The performance of various automated skeletal maturation assessment systems has been evaluated in previous studies. According to these studies, the AI-predicted skeletal age was not significantly different from the skeletal age assessed by experts11,19. The range of MAE reported in the literature varies from 0.39 to 2.41 years depending on the study17,34,35,36,38,39,40,41,42. It is notable that the models proposed during the last decade17,34,35,38,42 show better performance with smaller MAE compared with the models introduced earlier36,39,40,41. Since the MAE computed in the present study does not refer to skeletal age, but SMI stage, it cannot be directly compared with the results of previous studies. According to the data provided in Fishman’s study, the mean interval between SMI stages is 0.61 years for the female and 0.64 years for the male sex4. Based on this information, MAE of 0.27 SMI stage can be converted to approximately 0.169 years. Although this conversion may not be accurate, as it does not consider the differences in the size of the interval between the stages, the results suggest that the SMI-modified automated skeletal maturation system shows a satisfactory performance compared with previous systems.
The present study has several limitations. The size of the study population as a whole was sufficient, however, the number of observations was relatively small for some of the SMI stages.

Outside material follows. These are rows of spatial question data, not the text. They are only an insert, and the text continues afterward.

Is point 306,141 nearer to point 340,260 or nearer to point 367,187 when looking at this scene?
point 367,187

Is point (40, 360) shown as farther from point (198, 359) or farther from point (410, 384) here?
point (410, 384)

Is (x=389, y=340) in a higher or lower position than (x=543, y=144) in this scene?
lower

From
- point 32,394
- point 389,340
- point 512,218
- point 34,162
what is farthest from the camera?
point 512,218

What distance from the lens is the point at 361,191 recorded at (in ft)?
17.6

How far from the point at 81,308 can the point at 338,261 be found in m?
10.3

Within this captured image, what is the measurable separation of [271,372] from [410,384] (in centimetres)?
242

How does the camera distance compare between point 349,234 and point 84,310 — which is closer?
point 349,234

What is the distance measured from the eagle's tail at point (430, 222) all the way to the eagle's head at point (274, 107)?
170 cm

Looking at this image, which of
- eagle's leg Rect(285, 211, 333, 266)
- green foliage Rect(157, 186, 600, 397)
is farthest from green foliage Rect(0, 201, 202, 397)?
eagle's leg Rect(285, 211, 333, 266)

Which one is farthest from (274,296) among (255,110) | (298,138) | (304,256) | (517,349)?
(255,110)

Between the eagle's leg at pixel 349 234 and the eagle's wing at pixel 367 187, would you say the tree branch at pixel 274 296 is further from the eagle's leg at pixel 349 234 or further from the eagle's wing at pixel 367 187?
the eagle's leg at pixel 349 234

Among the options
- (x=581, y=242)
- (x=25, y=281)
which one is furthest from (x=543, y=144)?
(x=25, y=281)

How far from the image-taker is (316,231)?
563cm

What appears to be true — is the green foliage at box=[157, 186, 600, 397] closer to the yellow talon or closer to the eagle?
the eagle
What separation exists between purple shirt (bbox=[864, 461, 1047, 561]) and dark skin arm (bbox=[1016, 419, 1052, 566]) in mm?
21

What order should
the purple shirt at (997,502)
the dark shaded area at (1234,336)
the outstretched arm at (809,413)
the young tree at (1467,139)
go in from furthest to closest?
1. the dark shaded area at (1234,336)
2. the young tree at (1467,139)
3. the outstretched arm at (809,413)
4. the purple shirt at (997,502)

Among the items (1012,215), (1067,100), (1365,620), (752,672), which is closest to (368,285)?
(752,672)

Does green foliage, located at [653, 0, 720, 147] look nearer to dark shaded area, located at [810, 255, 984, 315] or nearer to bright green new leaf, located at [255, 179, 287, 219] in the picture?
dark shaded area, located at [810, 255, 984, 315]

This may have affected the reliability of the accuracy measured for these subgroups. Furthermore, the data were collected retrospectively. While the data used for AI-training were collected from different institutions including different ethnicities, the datasets used for the primary validation and final evaluation consisted of hand-wrist radiographs only of a single ethnic group. Therefore, the results of the present study may not reflect possible differences between various ethnicities, or populations. In order to validate the results of the present study, and to further improve the accuracy of the proposed system, future studies with larger datasets from multiple institutions and populations are required.